Peggy wakes up later to find Don, looking clean and well-groomed. Completing their role reversal, Don asks her about his ad. This time it's Peggy's turn to be skeptical. "Why are you shitting on this?" Don asks, sounding like Peggy.
"It's good," Peggy says, sounding like Don. "It's very good." Don may be Peggy's boss, but somehow the two are equals. And in some ways, Don has become the weaker of the two, and Peggy is now Don's protector. Remember how she wielded the suitcase like a shield in her TV pitch? "No matter what comes at me, I know I'm protected!" Don looks like he wants to say that as he grabs Peggy's hand and gives her a meaningful look. He's found his new Anna. Instead of pretending that nothing passed between them -- the way he did with Allison, his secretary -- he acknowledges that everything is different now.

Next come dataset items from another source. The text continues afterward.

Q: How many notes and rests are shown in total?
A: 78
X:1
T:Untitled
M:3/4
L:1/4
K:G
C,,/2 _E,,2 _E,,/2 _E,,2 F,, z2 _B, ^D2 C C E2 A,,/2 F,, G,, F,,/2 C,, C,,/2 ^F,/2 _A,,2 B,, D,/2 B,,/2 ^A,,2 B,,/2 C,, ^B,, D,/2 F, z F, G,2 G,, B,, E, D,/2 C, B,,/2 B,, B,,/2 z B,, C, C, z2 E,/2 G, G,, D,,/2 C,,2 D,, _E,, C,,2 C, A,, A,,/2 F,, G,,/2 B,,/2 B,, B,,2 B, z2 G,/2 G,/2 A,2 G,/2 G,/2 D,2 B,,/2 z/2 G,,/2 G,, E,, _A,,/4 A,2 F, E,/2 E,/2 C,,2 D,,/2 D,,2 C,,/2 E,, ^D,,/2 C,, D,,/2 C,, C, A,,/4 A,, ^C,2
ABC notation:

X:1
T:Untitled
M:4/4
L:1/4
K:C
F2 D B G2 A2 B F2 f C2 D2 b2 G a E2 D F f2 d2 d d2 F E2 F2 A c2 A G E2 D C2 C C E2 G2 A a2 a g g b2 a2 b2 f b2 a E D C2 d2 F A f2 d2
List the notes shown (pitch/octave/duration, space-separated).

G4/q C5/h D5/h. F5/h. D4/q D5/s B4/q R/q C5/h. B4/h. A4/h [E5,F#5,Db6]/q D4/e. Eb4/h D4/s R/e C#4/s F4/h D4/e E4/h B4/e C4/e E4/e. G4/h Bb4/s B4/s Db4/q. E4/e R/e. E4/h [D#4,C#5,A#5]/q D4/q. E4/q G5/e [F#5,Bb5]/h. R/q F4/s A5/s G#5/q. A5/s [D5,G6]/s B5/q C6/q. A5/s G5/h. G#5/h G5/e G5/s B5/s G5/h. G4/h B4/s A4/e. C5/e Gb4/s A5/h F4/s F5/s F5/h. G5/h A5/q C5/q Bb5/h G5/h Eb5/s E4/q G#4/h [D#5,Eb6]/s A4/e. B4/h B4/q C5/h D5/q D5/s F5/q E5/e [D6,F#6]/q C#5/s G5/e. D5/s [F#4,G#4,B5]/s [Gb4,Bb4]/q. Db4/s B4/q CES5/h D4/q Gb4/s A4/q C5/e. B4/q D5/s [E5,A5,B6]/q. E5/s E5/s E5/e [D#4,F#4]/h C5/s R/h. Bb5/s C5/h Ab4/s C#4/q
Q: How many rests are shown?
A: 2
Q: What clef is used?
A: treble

Is this the ultimate work relationship, a pact between a new mother and a needy son, a budding romance, or some strange hybrid of all of the above? As Peggy leaves, she asks, "Open or closed?"
Don says: "Open."
The future for these two is wide open. Whatever happens, Don is feeling optimistic for the first time in months.
But can a healthy bond form between two people who turn their backs on their existing families, who can't tolerate the pressures and moral judgments of real life, who find solace in the strange form of unconditional acceptance they've cobbled together at the office? No matter how desperate we might be, as viewers, to see Don and Peggy tell each other the truth, to have a relationship of (almost) equals, to share details about themselves at last, becoming the new Anna has a somewhat dubious value to Peggy, considering that Don couldn't even bring himself to speak to Anna before she died. And what do we make of these allusions to Samson, the seemingly invincible warrior, brought down by Delilah's trickery? If their relationship is a mirage that lacks the intimacy and the stakes of a real-life bond, will Peggy be Don's eventual undoing?
Some hint of the future lies in Simon & Garfunkel's "Bleecker Street," which plays as the credits roll: "Smiling faces try to understand/ I saw a shadow touch a shadow's hand."